_WHAT THE TASK ASKS_
Reproduce the following data exactly, minus any images.

TASK MATERIAL below:

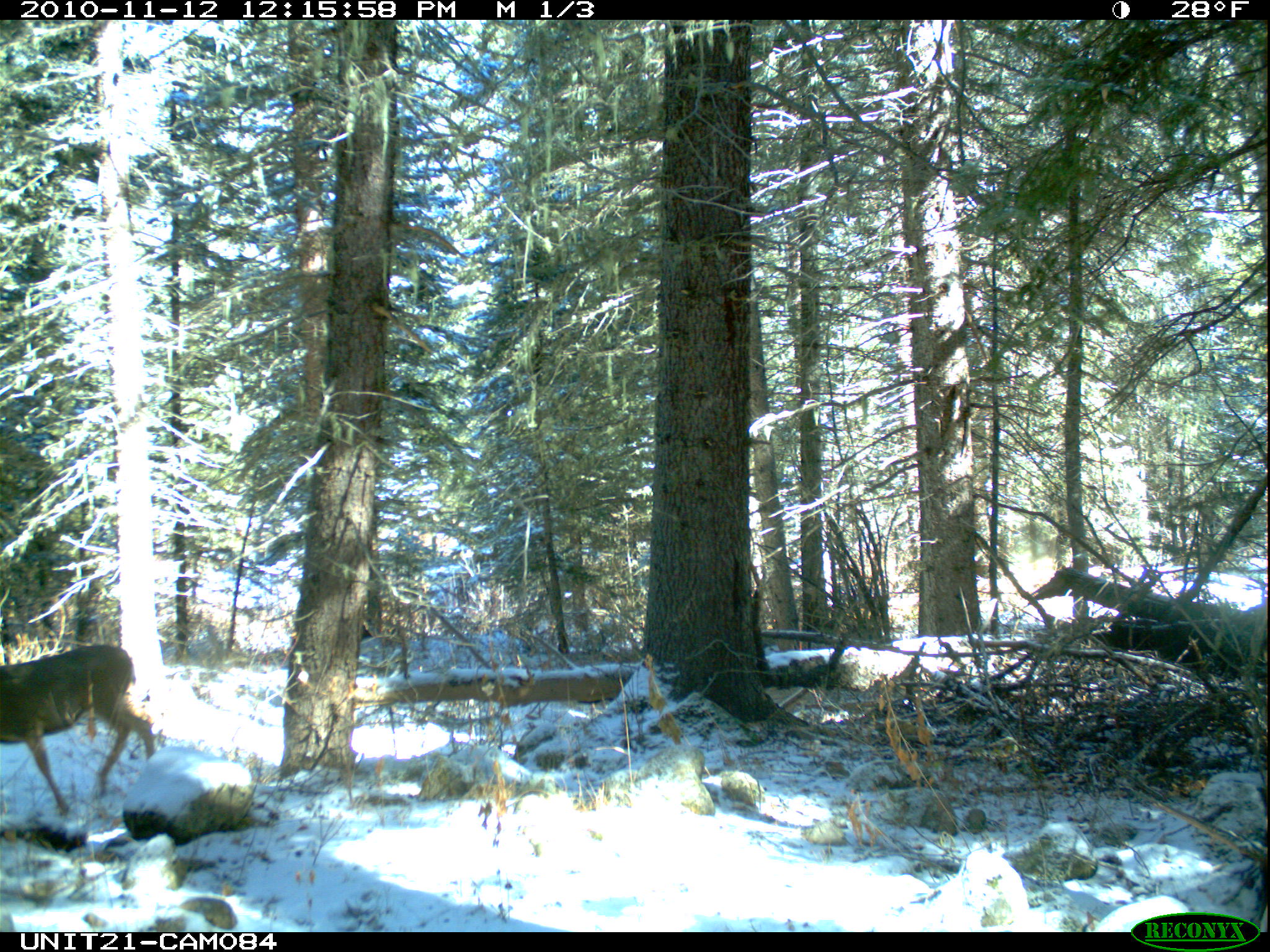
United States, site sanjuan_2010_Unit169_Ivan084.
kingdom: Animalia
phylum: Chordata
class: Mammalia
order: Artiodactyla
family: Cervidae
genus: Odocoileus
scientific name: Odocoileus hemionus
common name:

End of TASK MATERIAL.

_SOLUTION FOR THIS TASK_
United States, site sanjuan_2010_Unit169_Ivan084.
kingdom: Animalia
phylum: Chordata
class: Mammalia
order: Artiodactyla
family: Cervidae
genus: Odocoileus
scientific name: Odocoileus hemionus
common name:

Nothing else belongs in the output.